903. Valid Permutations for DI Sequence

You are given a string s of length n where s[i] is either:

• ‘D’ means decreasing, or
• ‘I’ means increasing.

A permutation perm of n + 1 integers of all the integers in the range [0, n] is called a valid permutation if for all valid i:

• If s[i] == ‘D’, then perm[i] > perm[i + 1], and
• If s[i] == ‘I’, then perm[i] < perm[i + 1].
  Return the number of valid permutations perm. Since the answer may be large, return it modulo $10^9+7$.
   

Example 1:

Input: s = “DID”
Output: 5
Explanation: The 5 valid permutations of (0, 1, 2, 3) are:
(1, 0, 3, 2)
(2, 0, 3, 1)
(2, 1, 3, 0)
(3, 0, 2, 1)
(3, 1, 2, 0)

Example 2:

Input: s = “D”
Output: 1

Constraints:

• n == s.length
• 1 <= n <= 200
• s[i] is either ‘I’ or ‘D’.

From: LeetCode
Link: 903. Valid Permutations for DI Sequence

Solution:

Ideas:

• Rank-based DP avoids dealing with actual values 0…n; only relative order matters.

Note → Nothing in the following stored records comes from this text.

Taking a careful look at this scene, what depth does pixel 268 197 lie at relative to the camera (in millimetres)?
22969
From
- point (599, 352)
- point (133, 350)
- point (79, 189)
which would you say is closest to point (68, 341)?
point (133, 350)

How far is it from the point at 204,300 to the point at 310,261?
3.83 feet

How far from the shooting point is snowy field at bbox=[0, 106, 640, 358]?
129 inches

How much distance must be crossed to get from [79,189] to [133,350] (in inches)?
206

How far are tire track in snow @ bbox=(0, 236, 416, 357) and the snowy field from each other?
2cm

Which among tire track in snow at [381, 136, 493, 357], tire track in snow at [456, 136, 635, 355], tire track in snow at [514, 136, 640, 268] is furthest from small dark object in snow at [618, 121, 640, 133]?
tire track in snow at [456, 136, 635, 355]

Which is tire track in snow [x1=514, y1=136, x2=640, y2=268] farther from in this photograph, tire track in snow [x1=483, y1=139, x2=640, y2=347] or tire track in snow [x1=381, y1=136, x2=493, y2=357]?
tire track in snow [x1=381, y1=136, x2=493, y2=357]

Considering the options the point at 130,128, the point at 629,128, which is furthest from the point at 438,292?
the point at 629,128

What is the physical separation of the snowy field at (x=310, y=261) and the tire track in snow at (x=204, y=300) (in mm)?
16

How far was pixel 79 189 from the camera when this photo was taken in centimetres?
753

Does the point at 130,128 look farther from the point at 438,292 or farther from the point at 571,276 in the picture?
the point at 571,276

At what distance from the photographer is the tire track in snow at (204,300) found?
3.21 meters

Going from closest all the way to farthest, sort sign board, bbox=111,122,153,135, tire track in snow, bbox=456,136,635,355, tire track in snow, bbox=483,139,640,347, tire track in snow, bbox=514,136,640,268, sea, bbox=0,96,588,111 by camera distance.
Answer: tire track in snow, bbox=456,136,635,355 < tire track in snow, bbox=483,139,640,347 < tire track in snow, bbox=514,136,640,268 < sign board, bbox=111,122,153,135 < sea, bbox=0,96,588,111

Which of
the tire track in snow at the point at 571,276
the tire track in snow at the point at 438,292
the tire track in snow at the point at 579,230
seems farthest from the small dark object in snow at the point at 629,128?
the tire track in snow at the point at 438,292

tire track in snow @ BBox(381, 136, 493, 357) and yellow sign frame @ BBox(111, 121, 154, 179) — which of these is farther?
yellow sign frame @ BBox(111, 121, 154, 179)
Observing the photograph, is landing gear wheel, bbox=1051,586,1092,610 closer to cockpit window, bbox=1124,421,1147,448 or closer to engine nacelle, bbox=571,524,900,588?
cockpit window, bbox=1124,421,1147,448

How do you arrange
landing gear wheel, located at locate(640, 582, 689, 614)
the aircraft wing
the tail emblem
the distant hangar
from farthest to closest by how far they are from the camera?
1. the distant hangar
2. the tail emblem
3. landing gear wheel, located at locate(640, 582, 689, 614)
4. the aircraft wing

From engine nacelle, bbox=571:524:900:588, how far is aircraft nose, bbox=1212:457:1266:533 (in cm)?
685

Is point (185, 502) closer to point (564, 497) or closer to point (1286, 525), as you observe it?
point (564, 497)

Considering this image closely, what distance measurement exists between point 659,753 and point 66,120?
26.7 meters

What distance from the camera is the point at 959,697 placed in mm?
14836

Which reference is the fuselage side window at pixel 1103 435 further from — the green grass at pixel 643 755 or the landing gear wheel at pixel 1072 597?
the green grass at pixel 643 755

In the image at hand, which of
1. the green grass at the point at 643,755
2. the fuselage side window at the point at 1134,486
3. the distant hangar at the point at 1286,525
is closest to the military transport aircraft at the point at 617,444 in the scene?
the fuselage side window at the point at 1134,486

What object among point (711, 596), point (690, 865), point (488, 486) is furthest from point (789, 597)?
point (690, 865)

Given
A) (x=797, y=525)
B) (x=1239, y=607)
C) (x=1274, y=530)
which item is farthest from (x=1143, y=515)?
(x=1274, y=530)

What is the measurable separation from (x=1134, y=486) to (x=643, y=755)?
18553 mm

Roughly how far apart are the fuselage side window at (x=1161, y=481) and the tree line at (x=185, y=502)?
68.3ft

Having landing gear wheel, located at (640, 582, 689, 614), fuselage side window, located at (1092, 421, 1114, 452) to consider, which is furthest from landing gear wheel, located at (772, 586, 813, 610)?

• Transitions follow the “I”/“D” constraint via ranges over previous ranks.

• Prefix sums turn each transition from O(n) to O(1), giving total O(n²) time and O(n) space.

Code:

#define MOD 1000000007

int numPermsDISequence(char* s) {
    int n = (int)strlen(s);
    // dp has size (i+1) after processing i characters of s[0..i-1]
    int dp[205] = {0}, ndp[205] = {0}, pref[205] = {0};
    dp[0] = 1;  // length 1 sequence (only one number)
    
    for (int i = 0; i < n; ++i) {
        // prefix sums of dp[0..i]
        long long run = 0;
        for (int k = 0; k <= i; ++k) {
            run += dp[k];
            if (run >= MOD) run -= MOD;
            pref[k] = (int)run;
        }

        if (s[i] == 'I') {
            // new size: i+2 (indices 0..i+1)
            for (int j = 0; j <= i + 1; ++j) {
                // sum_{k=0..j-1} dp[k]
                if (j == 0) ndp[j] = 0;
                else ndp[j] = pref[j - 1];
            }
        } else { // 'D'
            for (int j = 0; j <= i + 1; ++j) {
                // sum_{k=j..i} dp[k] = pref[i] - pref[j-1]
                long long val = pref[i];
                if (j > 0) {
                    val -= pref[j - 1];
                }
                val %= MOD;
                if (val < 0) val += MOD;
                ndp[j] = (int)val;
            }
        }

        // move ndp -> dp, clear ndp
        for (int j = 0; j <= i + 1; ++j) {
            dp[j] = ndp[j];
            ndp[j] = 0;
        }
    }

    // answer = sum of dp[0..n]
    long long ans = 0;
    for (int j = 0; j <= n; ++j) {
        ans += dp[j];
        if (ans >= MOD) ans -= MOD;
    }
    return (int)ans;
}